Passage
Measure the Technical State of your Team

January 10, 2021

4-Minute Read

Some thoughts on how you could evaluate the state of the systems your team owns.

One way to use this:

Put some of these criteria on the Y axis
Put the name of the components you own on the X.
Give everything a score from 1 to 0.
Either average the scores or sum them to figure out which components need the most love.

If all of these are the same for everything you own, it might make sense to skip that section. For example, if you own 10 services, but they all use a common build pipeline that you don’t maintain, it might make sense to skip that criteria.

Builds:

Consistent Build from Dev -> Prod

The same image/code used in each step, not built at each step

Blocking tests at each phase

Unit is a good start, acceptance is better

Canary and/or staged releases to production

Having an “alpha” or “canary” production environment can save you a good deal of heartache

Easy, well understood deployment process

Can you deploy and roll back in 1 step?
Is it fast? Both the overall process and each individual step?

Code Ownership & Quality

What is the level of comfort your team has with the code?

Has your team built the codebase?

What you will do
1. In the article on measuring a team's technical state, why might a team that owns 10 services skip the build criteria? Answer in one to three sentences.
2. According to the article on measuring a team's technical state, what goes on the X axis?
The listing has no connection to the article on measuring a team's technical state.

Information supplied
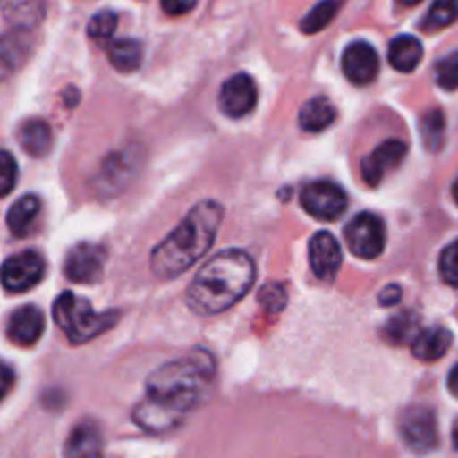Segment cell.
Here are the masks:
<instances>
[{"label":"cell","instance_id":"obj_1","mask_svg":"<svg viewBox=\"0 0 458 458\" xmlns=\"http://www.w3.org/2000/svg\"><path fill=\"white\" fill-rule=\"evenodd\" d=\"M213 378L215 360L206 352L159 367L148 378V396L134 407V423L152 434L170 432L199 405Z\"/></svg>","mask_w":458,"mask_h":458},{"label":"cell","instance_id":"obj_2","mask_svg":"<svg viewBox=\"0 0 458 458\" xmlns=\"http://www.w3.org/2000/svg\"><path fill=\"white\" fill-rule=\"evenodd\" d=\"M255 282V264L244 250H222L201 267L188 286V307L199 316H215L240 302Z\"/></svg>","mask_w":458,"mask_h":458},{"label":"cell","instance_id":"obj_3","mask_svg":"<svg viewBox=\"0 0 458 458\" xmlns=\"http://www.w3.org/2000/svg\"><path fill=\"white\" fill-rule=\"evenodd\" d=\"M222 219L224 208L217 201L197 204L183 217V222L152 250V273L159 280H173L186 273L213 246Z\"/></svg>","mask_w":458,"mask_h":458},{"label":"cell","instance_id":"obj_4","mask_svg":"<svg viewBox=\"0 0 458 458\" xmlns=\"http://www.w3.org/2000/svg\"><path fill=\"white\" fill-rule=\"evenodd\" d=\"M54 322L65 331L70 343L83 344L101 335L116 322L119 313H97L88 300L74 293H61L54 302Z\"/></svg>","mask_w":458,"mask_h":458},{"label":"cell","instance_id":"obj_5","mask_svg":"<svg viewBox=\"0 0 458 458\" xmlns=\"http://www.w3.org/2000/svg\"><path fill=\"white\" fill-rule=\"evenodd\" d=\"M344 240L353 255L362 259H376L385 250L387 231L385 222L374 213H360L344 228Z\"/></svg>","mask_w":458,"mask_h":458},{"label":"cell","instance_id":"obj_6","mask_svg":"<svg viewBox=\"0 0 458 458\" xmlns=\"http://www.w3.org/2000/svg\"><path fill=\"white\" fill-rule=\"evenodd\" d=\"M302 208L311 217L322 219V222H334L347 210V192L334 182H313L302 191Z\"/></svg>","mask_w":458,"mask_h":458},{"label":"cell","instance_id":"obj_7","mask_svg":"<svg viewBox=\"0 0 458 458\" xmlns=\"http://www.w3.org/2000/svg\"><path fill=\"white\" fill-rule=\"evenodd\" d=\"M401 434L410 450L428 454L438 445L437 416L428 407H410L401 416Z\"/></svg>","mask_w":458,"mask_h":458},{"label":"cell","instance_id":"obj_8","mask_svg":"<svg viewBox=\"0 0 458 458\" xmlns=\"http://www.w3.org/2000/svg\"><path fill=\"white\" fill-rule=\"evenodd\" d=\"M107 250L98 244H76L65 258V277L76 284H94L101 280L103 268H106Z\"/></svg>","mask_w":458,"mask_h":458},{"label":"cell","instance_id":"obj_9","mask_svg":"<svg viewBox=\"0 0 458 458\" xmlns=\"http://www.w3.org/2000/svg\"><path fill=\"white\" fill-rule=\"evenodd\" d=\"M45 276V259L34 250L12 255L3 264V284L12 293H22L30 291L43 280Z\"/></svg>","mask_w":458,"mask_h":458},{"label":"cell","instance_id":"obj_10","mask_svg":"<svg viewBox=\"0 0 458 458\" xmlns=\"http://www.w3.org/2000/svg\"><path fill=\"white\" fill-rule=\"evenodd\" d=\"M258 103V85L249 74H235L222 85L219 92V107L231 119H242L250 114Z\"/></svg>","mask_w":458,"mask_h":458},{"label":"cell","instance_id":"obj_11","mask_svg":"<svg viewBox=\"0 0 458 458\" xmlns=\"http://www.w3.org/2000/svg\"><path fill=\"white\" fill-rule=\"evenodd\" d=\"M407 157V146L398 139H387L362 159L360 173L367 186H378L389 170H396Z\"/></svg>","mask_w":458,"mask_h":458},{"label":"cell","instance_id":"obj_12","mask_svg":"<svg viewBox=\"0 0 458 458\" xmlns=\"http://www.w3.org/2000/svg\"><path fill=\"white\" fill-rule=\"evenodd\" d=\"M309 262H311V271L318 280L334 282L340 271V264H343V250H340L338 240L327 231L313 235L309 242Z\"/></svg>","mask_w":458,"mask_h":458},{"label":"cell","instance_id":"obj_13","mask_svg":"<svg viewBox=\"0 0 458 458\" xmlns=\"http://www.w3.org/2000/svg\"><path fill=\"white\" fill-rule=\"evenodd\" d=\"M343 70L352 83L367 85L378 76L380 61L376 49L367 40H356L343 54Z\"/></svg>","mask_w":458,"mask_h":458},{"label":"cell","instance_id":"obj_14","mask_svg":"<svg viewBox=\"0 0 458 458\" xmlns=\"http://www.w3.org/2000/svg\"><path fill=\"white\" fill-rule=\"evenodd\" d=\"M45 331V318L40 309L36 307H21L18 311L12 313L7 325V334L12 343L21 344V347H30V344L38 343L40 335Z\"/></svg>","mask_w":458,"mask_h":458},{"label":"cell","instance_id":"obj_15","mask_svg":"<svg viewBox=\"0 0 458 458\" xmlns=\"http://www.w3.org/2000/svg\"><path fill=\"white\" fill-rule=\"evenodd\" d=\"M65 458H103V434L97 423L83 420L70 432Z\"/></svg>","mask_w":458,"mask_h":458},{"label":"cell","instance_id":"obj_16","mask_svg":"<svg viewBox=\"0 0 458 458\" xmlns=\"http://www.w3.org/2000/svg\"><path fill=\"white\" fill-rule=\"evenodd\" d=\"M452 347V334L445 327H429L411 343V353L423 362L441 360Z\"/></svg>","mask_w":458,"mask_h":458},{"label":"cell","instance_id":"obj_17","mask_svg":"<svg viewBox=\"0 0 458 458\" xmlns=\"http://www.w3.org/2000/svg\"><path fill=\"white\" fill-rule=\"evenodd\" d=\"M45 13V0H3V16L13 30H34Z\"/></svg>","mask_w":458,"mask_h":458},{"label":"cell","instance_id":"obj_18","mask_svg":"<svg viewBox=\"0 0 458 458\" xmlns=\"http://www.w3.org/2000/svg\"><path fill=\"white\" fill-rule=\"evenodd\" d=\"M40 217V199L36 195H25L9 208L7 226L16 237H27L34 233Z\"/></svg>","mask_w":458,"mask_h":458},{"label":"cell","instance_id":"obj_19","mask_svg":"<svg viewBox=\"0 0 458 458\" xmlns=\"http://www.w3.org/2000/svg\"><path fill=\"white\" fill-rule=\"evenodd\" d=\"M18 139L27 155L45 157L52 148V130L43 119H27L18 128Z\"/></svg>","mask_w":458,"mask_h":458},{"label":"cell","instance_id":"obj_20","mask_svg":"<svg viewBox=\"0 0 458 458\" xmlns=\"http://www.w3.org/2000/svg\"><path fill=\"white\" fill-rule=\"evenodd\" d=\"M420 61H423V45H420L419 38L403 34L392 40V45H389V63L398 72H414Z\"/></svg>","mask_w":458,"mask_h":458},{"label":"cell","instance_id":"obj_21","mask_svg":"<svg viewBox=\"0 0 458 458\" xmlns=\"http://www.w3.org/2000/svg\"><path fill=\"white\" fill-rule=\"evenodd\" d=\"M300 128L307 132H322L335 121V107L331 106L329 98H309L300 110Z\"/></svg>","mask_w":458,"mask_h":458},{"label":"cell","instance_id":"obj_22","mask_svg":"<svg viewBox=\"0 0 458 458\" xmlns=\"http://www.w3.org/2000/svg\"><path fill=\"white\" fill-rule=\"evenodd\" d=\"M107 56H110V63L114 65V70L134 72L141 65L143 47L134 38H119L107 47Z\"/></svg>","mask_w":458,"mask_h":458},{"label":"cell","instance_id":"obj_23","mask_svg":"<svg viewBox=\"0 0 458 458\" xmlns=\"http://www.w3.org/2000/svg\"><path fill=\"white\" fill-rule=\"evenodd\" d=\"M419 334H420V322L419 318L410 311L398 313V316L392 318L383 329L385 340L392 344H398V347H401V344H411L416 338H419Z\"/></svg>","mask_w":458,"mask_h":458},{"label":"cell","instance_id":"obj_24","mask_svg":"<svg viewBox=\"0 0 458 458\" xmlns=\"http://www.w3.org/2000/svg\"><path fill=\"white\" fill-rule=\"evenodd\" d=\"M343 3L344 0H320V3L302 18L300 30H302L304 34H318V31H322L331 21H334L335 13L343 7Z\"/></svg>","mask_w":458,"mask_h":458},{"label":"cell","instance_id":"obj_25","mask_svg":"<svg viewBox=\"0 0 458 458\" xmlns=\"http://www.w3.org/2000/svg\"><path fill=\"white\" fill-rule=\"evenodd\" d=\"M458 21V0H434L428 16L420 21V30L438 31L443 27L454 25Z\"/></svg>","mask_w":458,"mask_h":458},{"label":"cell","instance_id":"obj_26","mask_svg":"<svg viewBox=\"0 0 458 458\" xmlns=\"http://www.w3.org/2000/svg\"><path fill=\"white\" fill-rule=\"evenodd\" d=\"M420 130H423L425 148L437 152L438 148L443 146V137H445V116H443V112L441 110L429 112V114L423 119Z\"/></svg>","mask_w":458,"mask_h":458},{"label":"cell","instance_id":"obj_27","mask_svg":"<svg viewBox=\"0 0 458 458\" xmlns=\"http://www.w3.org/2000/svg\"><path fill=\"white\" fill-rule=\"evenodd\" d=\"M434 76H437V83L441 85L443 89H447V92L458 89V52L443 56L441 61L437 63Z\"/></svg>","mask_w":458,"mask_h":458},{"label":"cell","instance_id":"obj_28","mask_svg":"<svg viewBox=\"0 0 458 458\" xmlns=\"http://www.w3.org/2000/svg\"><path fill=\"white\" fill-rule=\"evenodd\" d=\"M438 273L445 284L458 289V240L443 249L441 259H438Z\"/></svg>","mask_w":458,"mask_h":458},{"label":"cell","instance_id":"obj_29","mask_svg":"<svg viewBox=\"0 0 458 458\" xmlns=\"http://www.w3.org/2000/svg\"><path fill=\"white\" fill-rule=\"evenodd\" d=\"M116 22H119V18H116L114 12H98L97 16H92V21H89L88 25L89 38L107 40L112 34H114Z\"/></svg>","mask_w":458,"mask_h":458},{"label":"cell","instance_id":"obj_30","mask_svg":"<svg viewBox=\"0 0 458 458\" xmlns=\"http://www.w3.org/2000/svg\"><path fill=\"white\" fill-rule=\"evenodd\" d=\"M286 289L280 284V282H273V284H267L262 291H259V304L262 309H267L268 313H280L282 309L286 307Z\"/></svg>","mask_w":458,"mask_h":458},{"label":"cell","instance_id":"obj_31","mask_svg":"<svg viewBox=\"0 0 458 458\" xmlns=\"http://www.w3.org/2000/svg\"><path fill=\"white\" fill-rule=\"evenodd\" d=\"M16 174H18V165L16 161H13L12 152H3V195H9L13 188V183H16Z\"/></svg>","mask_w":458,"mask_h":458},{"label":"cell","instance_id":"obj_32","mask_svg":"<svg viewBox=\"0 0 458 458\" xmlns=\"http://www.w3.org/2000/svg\"><path fill=\"white\" fill-rule=\"evenodd\" d=\"M197 0H161V7L168 16H183L191 9H195Z\"/></svg>","mask_w":458,"mask_h":458},{"label":"cell","instance_id":"obj_33","mask_svg":"<svg viewBox=\"0 0 458 458\" xmlns=\"http://www.w3.org/2000/svg\"><path fill=\"white\" fill-rule=\"evenodd\" d=\"M401 295H403V289L398 284H389L387 289L383 291V293H380V304H383V307H392V304H396L398 300H401Z\"/></svg>","mask_w":458,"mask_h":458},{"label":"cell","instance_id":"obj_34","mask_svg":"<svg viewBox=\"0 0 458 458\" xmlns=\"http://www.w3.org/2000/svg\"><path fill=\"white\" fill-rule=\"evenodd\" d=\"M447 387H450V392L458 398V365L452 369L450 378H447Z\"/></svg>","mask_w":458,"mask_h":458},{"label":"cell","instance_id":"obj_35","mask_svg":"<svg viewBox=\"0 0 458 458\" xmlns=\"http://www.w3.org/2000/svg\"><path fill=\"white\" fill-rule=\"evenodd\" d=\"M9 387H12V367L4 365V394L9 392Z\"/></svg>","mask_w":458,"mask_h":458},{"label":"cell","instance_id":"obj_36","mask_svg":"<svg viewBox=\"0 0 458 458\" xmlns=\"http://www.w3.org/2000/svg\"><path fill=\"white\" fill-rule=\"evenodd\" d=\"M452 441H454V447L458 450V420L454 423V432H452Z\"/></svg>","mask_w":458,"mask_h":458},{"label":"cell","instance_id":"obj_37","mask_svg":"<svg viewBox=\"0 0 458 458\" xmlns=\"http://www.w3.org/2000/svg\"><path fill=\"white\" fill-rule=\"evenodd\" d=\"M401 4H405V7H411V4H419L420 0H398Z\"/></svg>","mask_w":458,"mask_h":458},{"label":"cell","instance_id":"obj_38","mask_svg":"<svg viewBox=\"0 0 458 458\" xmlns=\"http://www.w3.org/2000/svg\"><path fill=\"white\" fill-rule=\"evenodd\" d=\"M452 192H454V199H456V204H458V179H456L454 188H452Z\"/></svg>","mask_w":458,"mask_h":458}]
</instances>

Solutions to the exercise
1. All 10 services use a common build pipeline that the team doesn't maintain, so those criteria are the same for everything the team owns. The article suggests skipping a section in that case.

2. The names of the components you own.